Science Interviews


Sat, 1st Oct 2005

Fighting Fraud With Light

Professor Russell Cowburn, Imperial College London

Part of the show Science of Lasers, Light, Kung Fu and Archimedes

Chris - So you think you've found a way to combat fraud?

Russell - Yes we think so. We're all familiar with the concept of people having individual fingerprints. What we've found is that every bank note, passport, every credit card and virtually every item in the world has it's own secret fingerprint. Now we don't have to put those fingerprints there because they are naturally occurring, but they can be used to identify virtually anything you like.

Chris - How do you do that?

Russell - Well that's the trick. These fingerprints were out there all this time but nobody knew they were there. In my lab one day, we had an accident. We were firing a laser beam at a microchip, nothing to do with security, and the chip fell off. There was a piece of paper where the chip was supposed to be, and we found that when the light bounced off the paper, instead of not carrying any information at all, the laser light was carrying lots and lots of information. Essentially, the laser was interacting with all of the tiny little defects that you get on any surface of paper, plastic or whatever. By looking at those, you can think of them as some kind of fingerprint for that particular item.

Chris - Now we know that a fingerprint is fairly specific to an individual. How likely is it that two bits of paper have the same fingerprint?

Russell - The chance that two bits of paper have the same fingerprint is one in a billion billion billion billion billion billion billion billion billion!

Chris - So a lot!

Russell - Yes, so you can look but I suspect you won't find one!

Chris - That's amazing. So it means that with bank notes, you don't need to put a figure on it any more. You can just scan them as soon as they roll off the presses, lock away its fingerprint and you'd know straight away if it was a forgery.

Russell - That's exactly right, and that's exactly what we're trying to do at the moment. We're talking with some central banks about doing that.

Chris - You must be a millionaire now!

Russell - Er, no. We're very excited because we stumbled across something that we weren't even looking for. We were doing science in a different area, in nanotechnology, and it was only because that chip fell off that we saw that something was unusual and we asked a question.
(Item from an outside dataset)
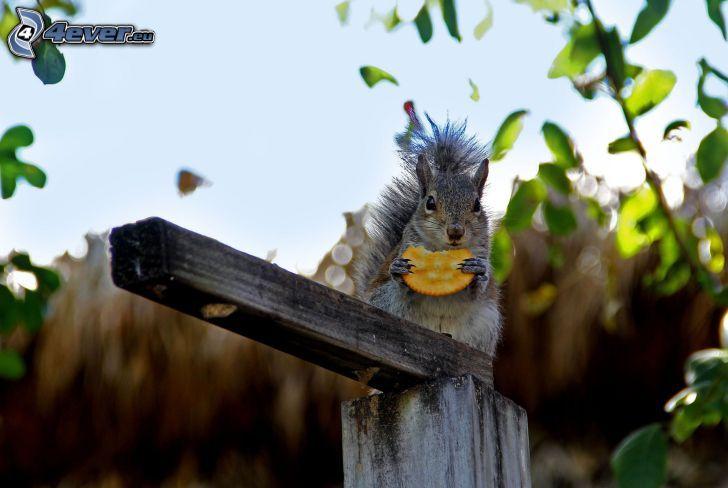 scoiattolo, biscotto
Chris - Is it just paper that this works on, or does it work on other surfaces like plastic credit cards?

Russell - It works on pretty much everything. The rule of thumb is that if you hold it up and you can see your face in it, then it won't work. Unless it's a perfect mirror or a completely transparent bit of glass, then it has a fingerprint. We can read that fingerprint just by shining a laser beam onto it.
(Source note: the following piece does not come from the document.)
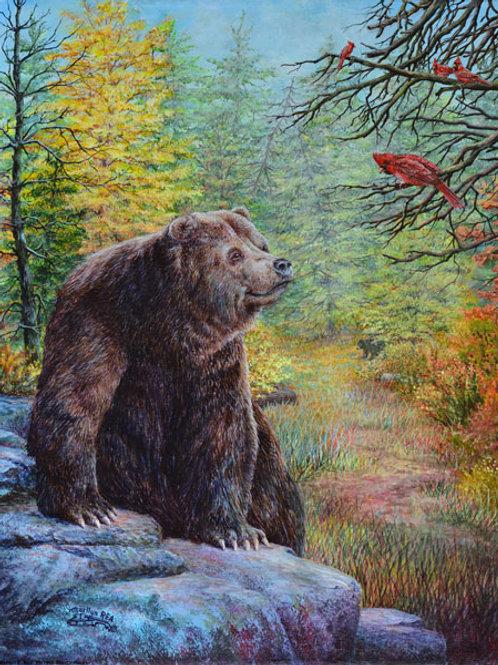 PRT468-Bear on Rocks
Chris - If I knew the fingerprint that went with a piece of paper, how easy would it be to make another piece of paper with the same fingerprints?

Russell - We don't know how to do that, and we think that that's what makes the technology really secure. Most of the ways of securing things like putting on barcodes and holograms, people know how to do. It doesn't take very long for criminals to work out how to copy that. The beauty of our method is that nobody, not even ourselves, knows how to reproduce the fingerprints. This means that if I turn criminal, I am as unable as anyone else at cracking the system.